* _WHAT THIS TASK INVOLVES_: Every line below should be copied exactly; drop the pictures.
--- BEGIN ---
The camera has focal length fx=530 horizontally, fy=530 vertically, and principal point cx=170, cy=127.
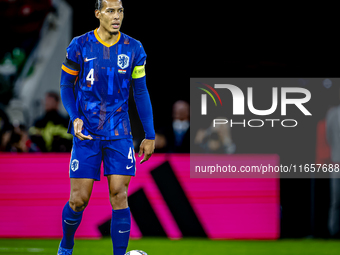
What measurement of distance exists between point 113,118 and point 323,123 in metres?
3.87

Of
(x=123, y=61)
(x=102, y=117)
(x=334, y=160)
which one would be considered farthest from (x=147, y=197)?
(x=123, y=61)

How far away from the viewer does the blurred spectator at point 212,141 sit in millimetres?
6516

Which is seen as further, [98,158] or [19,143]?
[19,143]

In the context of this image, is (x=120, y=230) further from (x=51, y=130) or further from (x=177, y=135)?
(x=51, y=130)

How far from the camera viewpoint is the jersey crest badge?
12.4ft

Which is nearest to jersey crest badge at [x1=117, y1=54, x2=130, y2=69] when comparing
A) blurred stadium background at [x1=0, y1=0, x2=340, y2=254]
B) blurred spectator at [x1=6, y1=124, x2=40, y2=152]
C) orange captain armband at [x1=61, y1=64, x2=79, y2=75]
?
orange captain armband at [x1=61, y1=64, x2=79, y2=75]

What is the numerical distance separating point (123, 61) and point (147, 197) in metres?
2.78

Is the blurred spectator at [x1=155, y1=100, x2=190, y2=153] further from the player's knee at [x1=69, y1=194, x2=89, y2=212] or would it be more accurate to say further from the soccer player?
the player's knee at [x1=69, y1=194, x2=89, y2=212]

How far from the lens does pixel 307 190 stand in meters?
6.43

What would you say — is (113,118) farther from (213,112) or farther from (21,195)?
(213,112)

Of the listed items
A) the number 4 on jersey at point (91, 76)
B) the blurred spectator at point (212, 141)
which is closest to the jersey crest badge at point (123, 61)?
the number 4 on jersey at point (91, 76)

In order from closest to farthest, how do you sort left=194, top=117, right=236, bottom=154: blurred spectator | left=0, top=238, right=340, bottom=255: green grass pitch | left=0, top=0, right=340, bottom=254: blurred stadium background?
left=0, top=238, right=340, bottom=255: green grass pitch
left=0, top=0, right=340, bottom=254: blurred stadium background
left=194, top=117, right=236, bottom=154: blurred spectator

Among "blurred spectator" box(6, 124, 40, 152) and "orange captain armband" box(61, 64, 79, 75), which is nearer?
"orange captain armband" box(61, 64, 79, 75)

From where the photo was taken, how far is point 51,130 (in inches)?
260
--- END ---
* _RESPONSE TO THIS EXERCISE_:
The camera has focal length fx=530 horizontally, fy=530 vertically, and principal point cx=170, cy=127.
What measurement of distance exists between point 113,118 and point 323,123 in metres?
3.87

Of
(x=123, y=61)
(x=102, y=117)
(x=334, y=160)
which one would be considered farthest from (x=147, y=197)?
(x=123, y=61)

How far away from the viewer does the blurred spectator at point 212,141 sit in millimetres?
6516

Which is seen as further, [98,158] or [19,143]?
[19,143]

In the context of this image, is (x=120, y=230) further from (x=51, y=130) or further from (x=177, y=135)?
(x=51, y=130)

How far from the camera viewpoint is the jersey crest badge?
12.4ft

Which is nearest to jersey crest badge at [x1=117, y1=54, x2=130, y2=69] when comparing
A) blurred stadium background at [x1=0, y1=0, x2=340, y2=254]
B) blurred spectator at [x1=6, y1=124, x2=40, y2=152]
C) orange captain armband at [x1=61, y1=64, x2=79, y2=75]
?
orange captain armband at [x1=61, y1=64, x2=79, y2=75]

What is the numerical distance separating point (123, 61) and point (147, 197) in metres?
2.78

Is the blurred spectator at [x1=155, y1=100, x2=190, y2=153] further from the player's knee at [x1=69, y1=194, x2=89, y2=212] or would it be more accurate to say further from the soccer player?
the player's knee at [x1=69, y1=194, x2=89, y2=212]

How far from the lens does pixel 307 190 stand in meters?
6.43

What would you say — is (113,118) farther from (213,112) or farther from (21,195)?
(213,112)

Of the listed items
A) the number 4 on jersey at point (91, 76)
B) the blurred spectator at point (212, 141)
which is closest to the jersey crest badge at point (123, 61)?
the number 4 on jersey at point (91, 76)

In order from closest to farthest, how do you sort left=194, top=117, right=236, bottom=154: blurred spectator | left=0, top=238, right=340, bottom=255: green grass pitch | left=0, top=0, right=340, bottom=254: blurred stadium background?
left=0, top=238, right=340, bottom=255: green grass pitch
left=0, top=0, right=340, bottom=254: blurred stadium background
left=194, top=117, right=236, bottom=154: blurred spectator

Among "blurred spectator" box(6, 124, 40, 152) and "orange captain armband" box(61, 64, 79, 75), which is nearer?
"orange captain armband" box(61, 64, 79, 75)

From where the photo was taken, how far is point 51,130 (in inches)?
260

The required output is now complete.